The Theme of the Nymph and the Sage
A story type or theme appearing over and over again in the Mahabharata is that of an Apsara sent to distract a sage or spiritual master from his ascetic practices. One story embodying this theme is that recounted by a woman named Sakuntala to explain her own parentage. Once upon a time, the sage Viswamitra generated such intense energy by means of his asceticism that Indra himself became fearful. Deciding that the sage would have to be distracted from his penances, he sent the Apsara Menaka to work her charms. Menaka trembled at the thought of angering such a powerful ascetic, but she obeyed the god's order. As she approached Viswamitra, the wind god Marut tore away her garments.

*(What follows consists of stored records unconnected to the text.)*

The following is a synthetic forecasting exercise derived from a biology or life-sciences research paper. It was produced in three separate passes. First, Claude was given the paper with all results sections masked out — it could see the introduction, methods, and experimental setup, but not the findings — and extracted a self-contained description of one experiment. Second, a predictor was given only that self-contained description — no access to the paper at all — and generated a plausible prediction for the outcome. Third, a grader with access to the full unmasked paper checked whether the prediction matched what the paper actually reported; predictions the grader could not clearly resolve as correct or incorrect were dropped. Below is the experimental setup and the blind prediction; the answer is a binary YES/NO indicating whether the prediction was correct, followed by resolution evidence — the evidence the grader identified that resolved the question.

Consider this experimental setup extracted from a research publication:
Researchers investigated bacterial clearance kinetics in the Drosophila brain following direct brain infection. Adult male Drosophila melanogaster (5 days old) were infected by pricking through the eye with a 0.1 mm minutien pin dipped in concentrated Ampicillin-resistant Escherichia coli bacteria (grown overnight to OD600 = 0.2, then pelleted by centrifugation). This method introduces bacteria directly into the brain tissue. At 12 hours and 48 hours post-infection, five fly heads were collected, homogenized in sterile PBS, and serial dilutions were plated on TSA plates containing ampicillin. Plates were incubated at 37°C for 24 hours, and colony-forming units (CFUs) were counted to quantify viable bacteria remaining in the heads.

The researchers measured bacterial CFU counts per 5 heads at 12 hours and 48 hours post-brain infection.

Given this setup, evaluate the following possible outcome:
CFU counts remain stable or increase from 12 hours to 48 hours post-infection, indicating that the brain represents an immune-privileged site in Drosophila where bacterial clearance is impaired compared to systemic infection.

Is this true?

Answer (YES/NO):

Seeing her thus disrobed, the sage abandoned himself to lust. Nymph and sage sported together for some time, during which Viswamitra's asceticism was put on hold. As a consequence, Menaka gave birth to a daughter, whom she abandoned at on the banks of a river. That daughter was Sakuntala herself, the narrator of the story.
 
Natya Shastra
Natya Shastra, the principle work of dramatic theory for Sanskrit drama, lists the following apsaras: Manjukesi, Sukesi, Misrakesi, Sulochana, Saudamini, Devadatta, Devasena, Manorama, Sudati, Sundari, Vigagdha, Vividha, Budha, Sumala, Santati, Sunanda, Sumukhi, Magadhi, Arjuni, Sarala, Kerala, Dhrti, Nanda, Supuskala, Supuspamala and Kalabha.
Flying Apsara
An Apsara (Skt. apsarah, plural apsarasah, stem apsaras-, a feminine consonant stem) or Acchara (Pali), is a female spirit of the clouds and waters in Hindu and Buddhist mythology. Frequently encountered English translations of the word "Apsara" are "nymph," "celestial nymph," and "celestial maiden."
Apsaras are supernatural beings: they appear as young women of great beauty and elegance who are proficient in the art of dancing. They are the wives of the Gandharvas, court servants of Indra. They dance to the music made by their husbands, usually in the palaces of the gods, and entertain gods and fallen heroes. In their assignment as caretakers of fallen heroes, they may be compared to the Valkyries of Norse mythology. Apsaras are said to be able to change their shapes at will, and specially rule over the fortunes of gaming and gambling. Urvasi, Menaka, Rambha and Tilottama are the most famous among them. Apsaras are sometimes compared to the muses of ancient Greece, with each of the 26 Apsaras at Indra's court representing a distinct aspect of the performing arts. Apsaras are associated with water; thus, they may be compared to the nymphs, dryads and naiads of ancient Greece. They are also associated with fertility rites. In Hinduism, the lower Apsaras are sometimes regarded as nature spirits who may lure men to their deaths; in this respect they may be compared to the Slavic Rusalki or the Greek sirens.